It is very obvious that the judgment in question was at least erroneous. The case of Terrell and Alexander v. Logan, 3 Hawks, 319, has established that the grantee, or those who have succeeded to all his rights under the grant, must be made a party or parties to the scire facias. The cases of Crow v. Holland, Hoyle v. Logan, and Featherston v. Mills, 4 Dev. Rep., 417, 495, and 596, have settled that a junior patentee is not, within the meaning of the act of 1798, a "person aggrieved" by the issue of an elder grant, and is, therefore, not entitled to sue out a scire facias to vacate it. But, however erroneous may be the (11) sentence, it is nevertheless the final decree of a court, and if the court had jurisdiction over the subject-matter of the decree, it must receive all the respect which it could claim if exempt from every imputation of error.

Perhaps it might be contended that the sentence was altogether null, because on the face of the proceedings it appears that all the parties necessary to give the court jurisdiction over the subject-matter were not brought before it. As this objection, however, has not been urged, and as the determination of the case does not require a decision of this point, we shall give no opinion upon it.
___
• What to do:
**A.** Do these statements agree with the opinion excerpt? Answer yes or no for each, quoting the deciding words of the excerpt.
(i) A junior patentee counts as a person aggrieved under the act of 1798.
(ii) The court declines to say whether the sentence was altogether null.
(iii) Terrell and Alexander v. Logan is reported in 4 Dev. Rep.
**B.** Copy the passage of the opinion excerpt that begins at the words "It is very obvious" and stops after "imputation of error.".
**C.** Answer these questions from the opinion excerpt:
(i) Which act is named in connection with who counts as a "person aggrieved"?
(ii) Which three cases are cited from 4 Dev. Rep.?
(iii) What two reasons does the court give for offering no opinion on whether the sentence was null?

• Data for analysis:
___
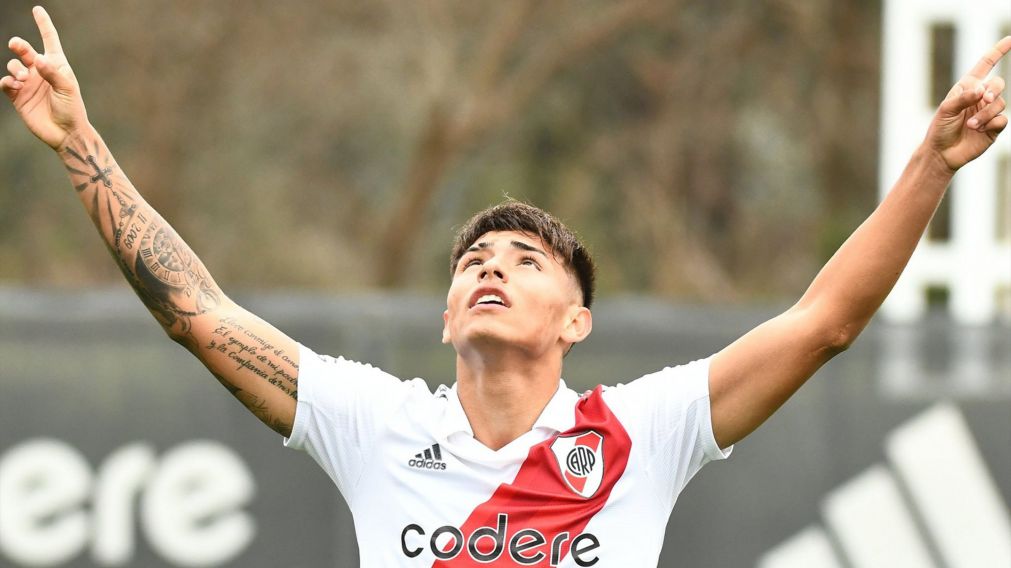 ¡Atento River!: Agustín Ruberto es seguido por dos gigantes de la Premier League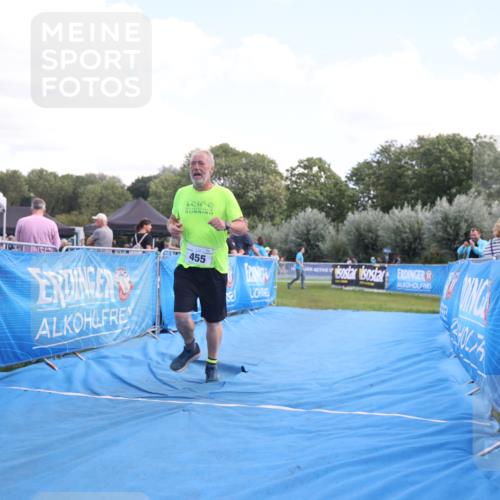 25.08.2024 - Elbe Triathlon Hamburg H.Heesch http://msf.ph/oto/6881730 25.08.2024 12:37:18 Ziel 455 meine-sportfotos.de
___
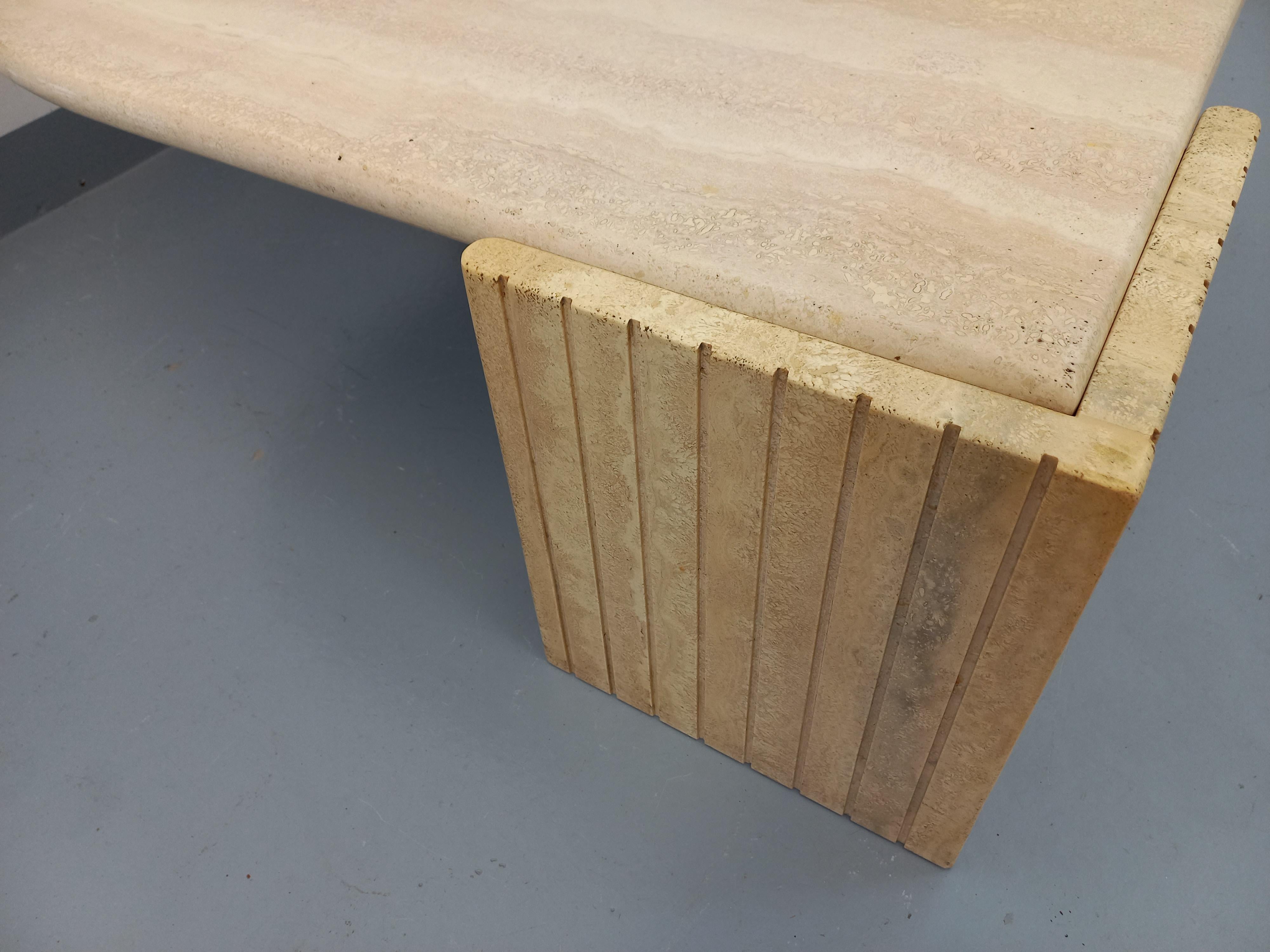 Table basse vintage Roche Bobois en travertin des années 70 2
___
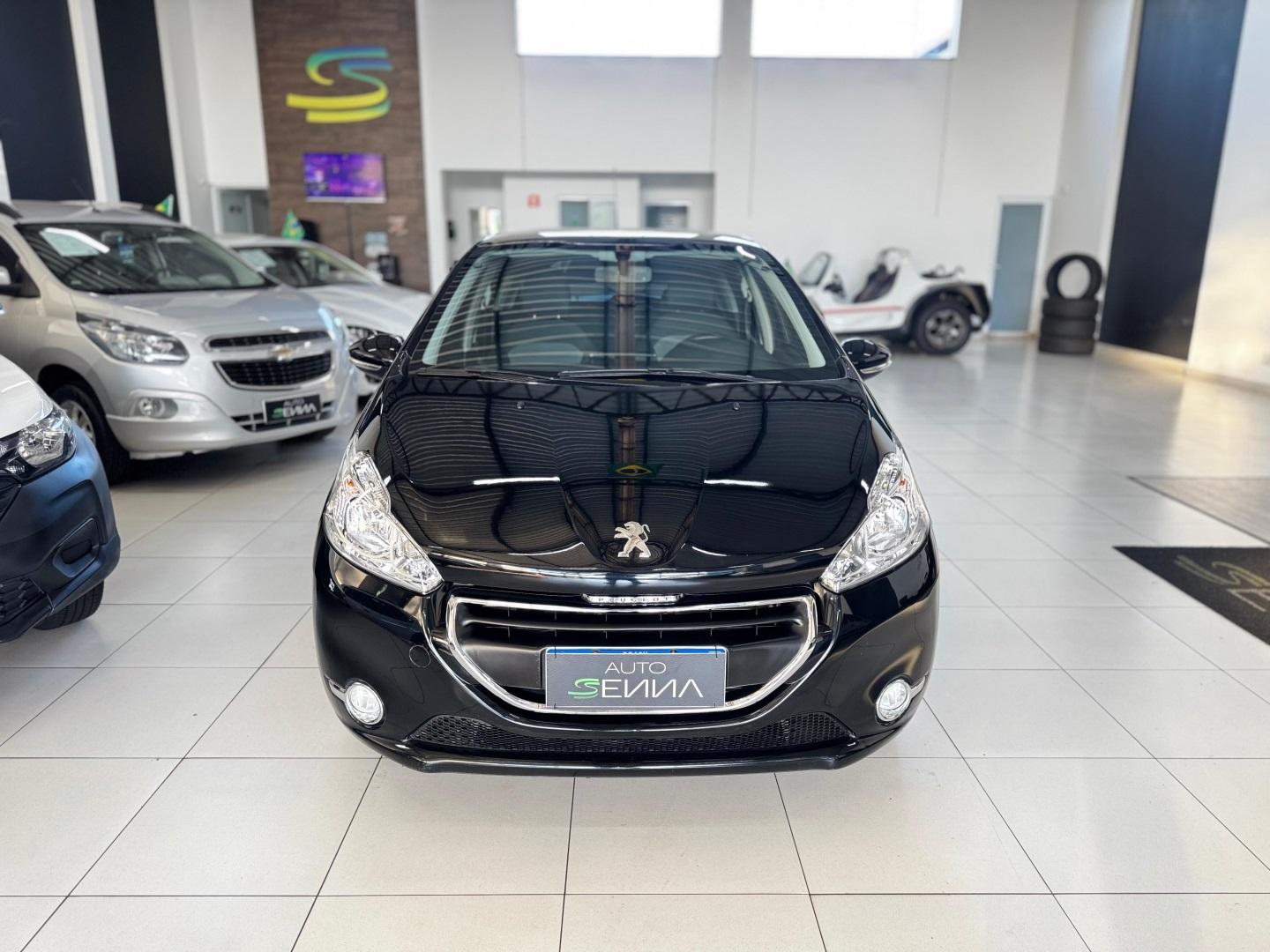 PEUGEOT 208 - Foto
___
• Answers for the tasks:
**A.**
(i) No: "a junior patentee is not, within the meaning of the act of 1798"
(ii) Yes: "we shall give no opinion upon it"
(iii) No: "Terrell and Alexander v. Logan, 3 Hawks, 319"

**B.**
It is very obvious that the judgment in question was at least erroneous. The case of Terrell and Alexander v. Logan, 3 Hawks, 319, has established that the grantee, or those who have succeeded to all his rights under the grant, must be made a party or parties to the scire facias. The cases of Crow v. Holland, Hoyle v. Logan, and Featherston v. Mills, 4 Dev. Rep., 417, 495, and 596, have settled that a junior patentee is not, within the meaning of the act of 1798, a "person aggrieved" by the issue of an elder grant, and is, therefore, not entitled to sue out a scire facias to vacate it. But, however erroneous may be the (11) sentence, it is nevertheless the final decree of a court, and if the court had jurisdiction over the subject-matter of the decree, it must receive all the respect which it could claim if exempt from every imputation of error.

**C.**
(i) The act of 1798.
(ii) Crow v. Holland, Hoyle v. Logan, and Featherston v. Mills.
(iii) The objection has not been urged, and deciding the case does not require a decision on that point.